- **Documento de origem**:
○ ○ ○ ○
INSCREVA-SE UM CERTO MODO DE USAR:
Aquilino por Albuq [BULA 2]
Convocando-nos para um mundo transmigrado e aberto a
múltiplas apropriações, o extenso trabalho de Pedro Albuquerque sobre a obra de
Aquilino Ribeiro é, indubitavelmente, um dos mais consistentes fenómenos de
dialogismo artístico entre um escritor e um artista plástico. Sobre Aquilino e
o seu mundo, o artista viseense inscreveu no devir temporal cerca de duas
centenas de trabalhos. Um quinto deles formará o núcleo da exposição que se
deixa em proposta, sabendo nós que esta viagem é um regresso à nossa condição,
à condição do que somos. Olhar estes trabalhos, entrecruzá-los com a facúndia
aquiliniana, é também privar com um espaço de localização que é nosso e importa
conservar, interpretar e recriar. São lugares fundos aqueles que se insinuam
vindos da mestria de Aquilino até às incisões criativas de Pedro Albuquerque –
este é um espaço de verdade e ilusão.
○ ○ ○ ○
- **Enunciado da tarefa**:
Dê continuidade ao texto sobre os trabalhos de Pedro Albuquerque inspirados na obra de Aquilino Ribeiro, começando logo depois da última frase apresentada acima.

- **Itens fornecidos**:
○ ○ ○ ○
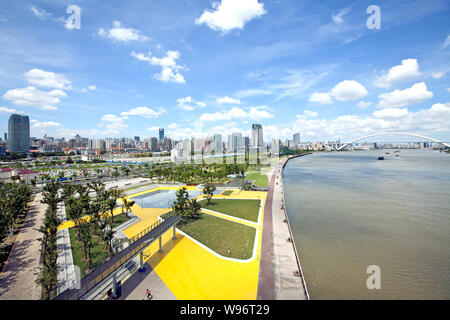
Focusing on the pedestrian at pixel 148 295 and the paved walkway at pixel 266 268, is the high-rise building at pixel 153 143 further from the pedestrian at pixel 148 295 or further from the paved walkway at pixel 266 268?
the pedestrian at pixel 148 295

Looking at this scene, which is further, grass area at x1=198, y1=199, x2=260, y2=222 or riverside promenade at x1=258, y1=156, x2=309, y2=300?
grass area at x1=198, y1=199, x2=260, y2=222

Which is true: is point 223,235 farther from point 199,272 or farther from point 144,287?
point 144,287

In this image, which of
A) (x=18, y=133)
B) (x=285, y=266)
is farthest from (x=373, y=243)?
(x=18, y=133)

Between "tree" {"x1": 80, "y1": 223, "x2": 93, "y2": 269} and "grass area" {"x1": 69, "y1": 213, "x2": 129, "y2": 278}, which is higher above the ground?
"tree" {"x1": 80, "y1": 223, "x2": 93, "y2": 269}

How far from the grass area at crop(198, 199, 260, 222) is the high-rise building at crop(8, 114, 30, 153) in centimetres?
11283

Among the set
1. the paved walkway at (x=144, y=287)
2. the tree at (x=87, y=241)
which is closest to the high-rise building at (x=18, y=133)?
the tree at (x=87, y=241)

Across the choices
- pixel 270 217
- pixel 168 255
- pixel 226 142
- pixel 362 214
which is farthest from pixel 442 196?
pixel 226 142

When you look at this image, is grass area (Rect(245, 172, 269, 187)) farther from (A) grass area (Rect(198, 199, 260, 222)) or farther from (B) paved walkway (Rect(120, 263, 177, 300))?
(B) paved walkway (Rect(120, 263, 177, 300))

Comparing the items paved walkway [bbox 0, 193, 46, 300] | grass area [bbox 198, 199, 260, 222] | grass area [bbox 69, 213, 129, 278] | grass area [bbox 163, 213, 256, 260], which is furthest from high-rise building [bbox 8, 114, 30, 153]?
grass area [bbox 163, 213, 256, 260]

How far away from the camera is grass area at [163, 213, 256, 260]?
39.5 ft

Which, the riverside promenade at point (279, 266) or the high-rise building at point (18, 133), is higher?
the high-rise building at point (18, 133)

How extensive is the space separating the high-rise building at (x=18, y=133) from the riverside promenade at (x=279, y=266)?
12080 centimetres

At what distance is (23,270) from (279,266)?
1237 centimetres

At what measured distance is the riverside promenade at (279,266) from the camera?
8.52m
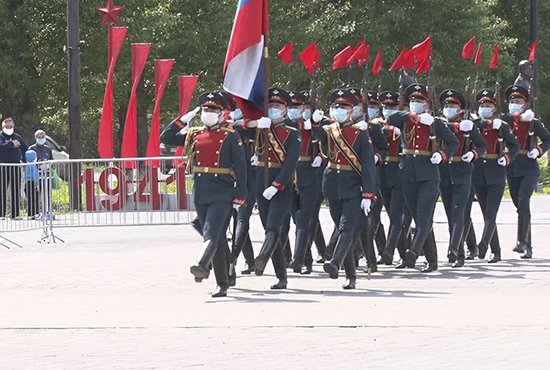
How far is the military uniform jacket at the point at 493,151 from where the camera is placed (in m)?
18.8

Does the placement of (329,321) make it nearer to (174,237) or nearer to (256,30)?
(256,30)

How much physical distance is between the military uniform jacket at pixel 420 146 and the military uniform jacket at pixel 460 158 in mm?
595

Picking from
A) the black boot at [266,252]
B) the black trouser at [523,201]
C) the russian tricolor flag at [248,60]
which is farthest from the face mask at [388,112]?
the black boot at [266,252]

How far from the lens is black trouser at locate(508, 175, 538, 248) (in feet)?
63.6

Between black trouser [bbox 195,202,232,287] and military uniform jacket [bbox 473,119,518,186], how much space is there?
4762mm

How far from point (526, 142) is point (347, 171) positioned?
4.29 metres

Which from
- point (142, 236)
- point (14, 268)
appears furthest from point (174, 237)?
point (14, 268)

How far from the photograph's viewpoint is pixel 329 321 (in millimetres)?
12742

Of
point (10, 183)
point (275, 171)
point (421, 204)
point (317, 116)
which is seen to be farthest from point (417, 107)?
point (10, 183)

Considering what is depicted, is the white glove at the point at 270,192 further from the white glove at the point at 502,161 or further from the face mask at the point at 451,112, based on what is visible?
○ ○ ○ ○
- **Resposta esperada**:
Já o disse, mas repito-o: É esta exposição um filme
de sangue e o respirar de uma casa comum- um regresso à condição, como diria
Aquilino Ribeiro. Os quatro andamentos aqui revelados desvelam uma ficha
antropológica, uma etologia, uma força erótica e um movimento, que, existindo
nesse lugar de nome Aquilino que Óscar Lopes tão bem assinalou, são também
clara conquista expressiva de AlbuQ. Os trabalhos plásticos aqui tornados
presentes, sendo mera possibilidade mostrativa de universo cinco vezes mais lato,
não são univocais, líticos, fechados. Antes criações dinâmicas, vindas de
lugares aquilinianos, aparentemente identificáveis, mas logo totalizadoras e
dialogantes com a enciclopédia de cada um, com as específicas gramáticas do
mundo de cada indivíduo. Todos estamos implicados neste universo aparentemente
desaparecido mas ressonante no sangue, como se todos estivéssemos dentro de uma
mesma casa.
Possam pois os espectadores agir emancipadamente,
sem quaisquer linhas virtuosas de leitura, para uma interação que a todos
convém. Aquilino é brilho, vitalismo e movimento transbordante, mesmo que
pontualmente a vida levasse o Mestre a uma certa descrença – lembro, por
exemplo, aquele ano de 1920 em que Aquilino, em carta a Álvaro Pinto[1],
confidencia: «A vida aqui tornou-se insuportável; insuportável para mim e
mormente para mim vilipendiado como me sinto. […] A literaturasinha nacional
cada vez mais trôpega, de resto como tudo. Isto tornou-se um inferno. V. é
feliz em estar longe. A única solução dum homem honesto e digno é fugir». Nunca
esta frustração, de sabor tão moderno, povoou, no entanto, a obra literária de
Aquilino e, em propriedade, o que sempre ressuma é uma indesmentível força
vital.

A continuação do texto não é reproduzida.